#### ASSIGNMENT:
Beginning with the line that contains "1968 Toledo 8mm", retype the entries below exactly, ending with the line that contains "Black long-sleeve buttoned". Leave out any pictures.

#### GIVEN DATA ####

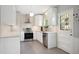 Bright and modern kitchen with white cabinets, stainless steel appliances, and tile floors at 6705 E Jewell Ave, Denver, CO 80224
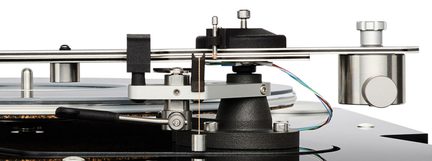 Nærbillede fra siden af en sølvfarvet metal-tonearm på en pladespiller, monteret på en sort, tekstureret base, med matchende cylindrisk kontravægt og fine, synlige flerfarvede kabler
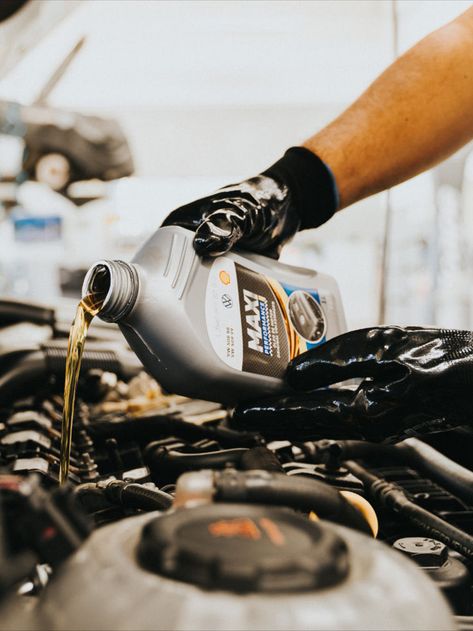 a person pouring oil into a car engine Car Mechanic Aesthetic, Mechanic Photography, Mechanics Photography, Oil Change Service, Car Oil Change, Mechanics Aesthetic, Car Mechanics, Automobile Advertising, Car Oil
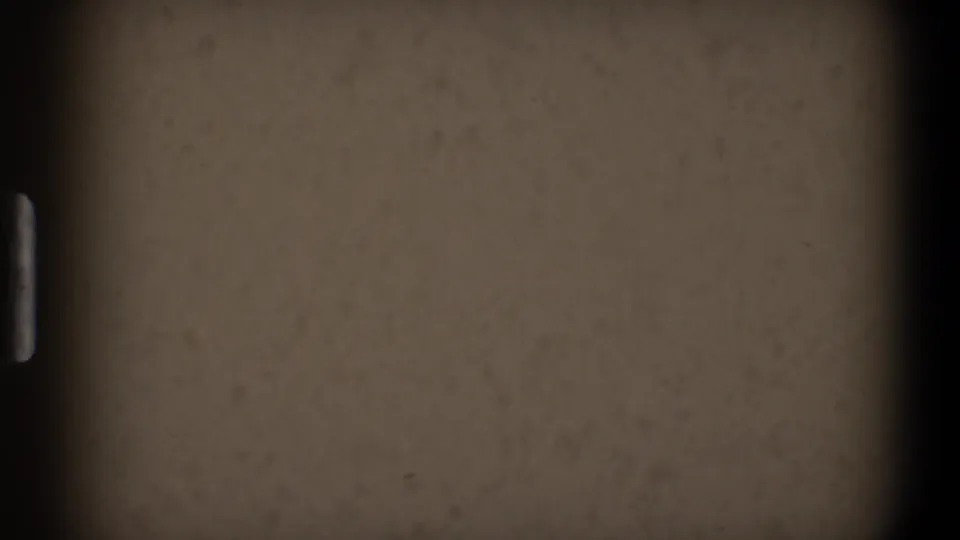 1968 Toledo 8mm frame showing a blank beige surface, faint horizontal line, dark borders, and visible archival grain.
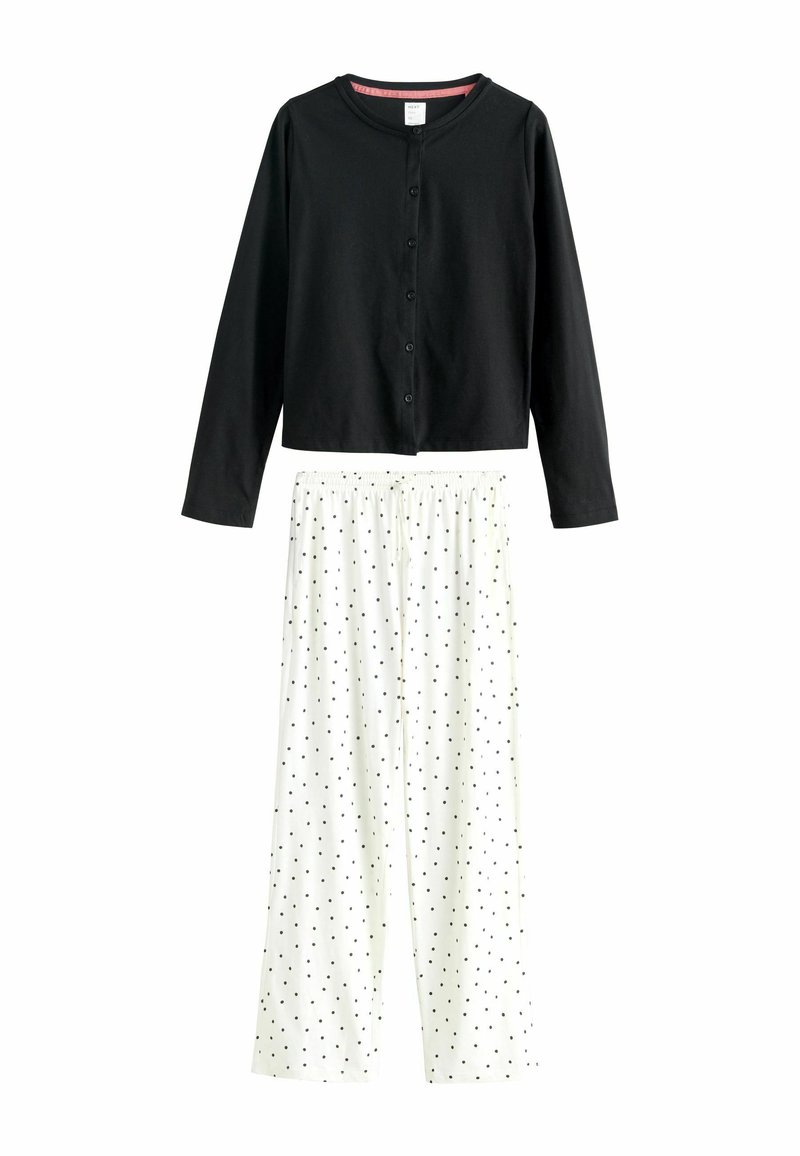 Black long-sleeve buttoned top paired with white wide-leg pants featuring a black polka dot pattern and elastic waistband.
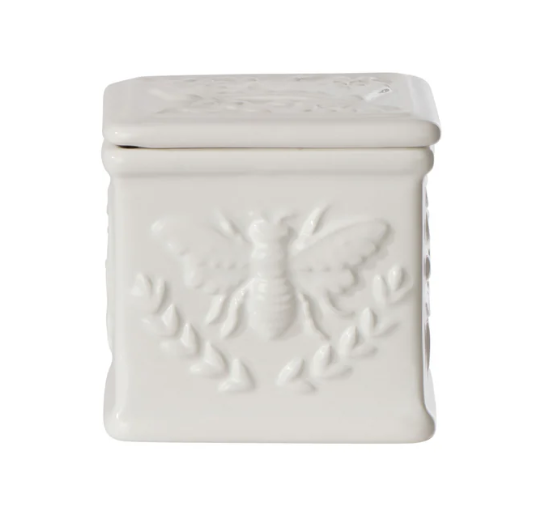 White ceramic salt cellar with embossed bee detail and lid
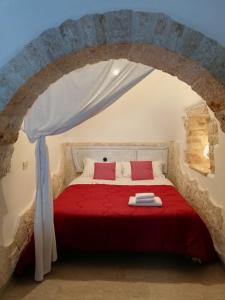- une chambre avec un lit rouge dans un mur en pierre dans l'établissement Luxury Trulli sabotino, à Alberobello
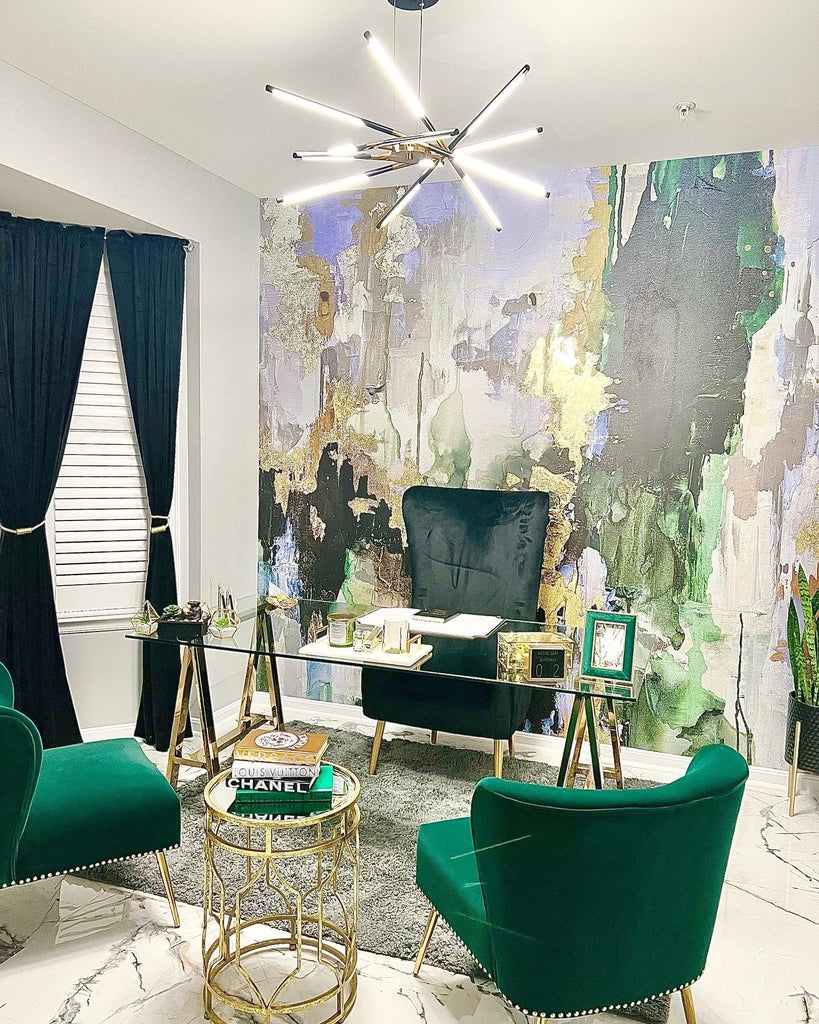 Luxury office space with modern suede furniture, glass and gold desk, modern light fixtures and marble floors. The backdrop for this office is the green, gold, chartreuse and blue abstract wallpaper design/.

####

#### RESULT OF THIS TASK:
 1968 Toledo 8mm frame showing a blank beige surface, faint horizontal line, dark borders, and visible archival grain.
 Black long-sleeve buttoned top paired with white wide-leg pants featuring a black polka dot pattern and elastic waistband.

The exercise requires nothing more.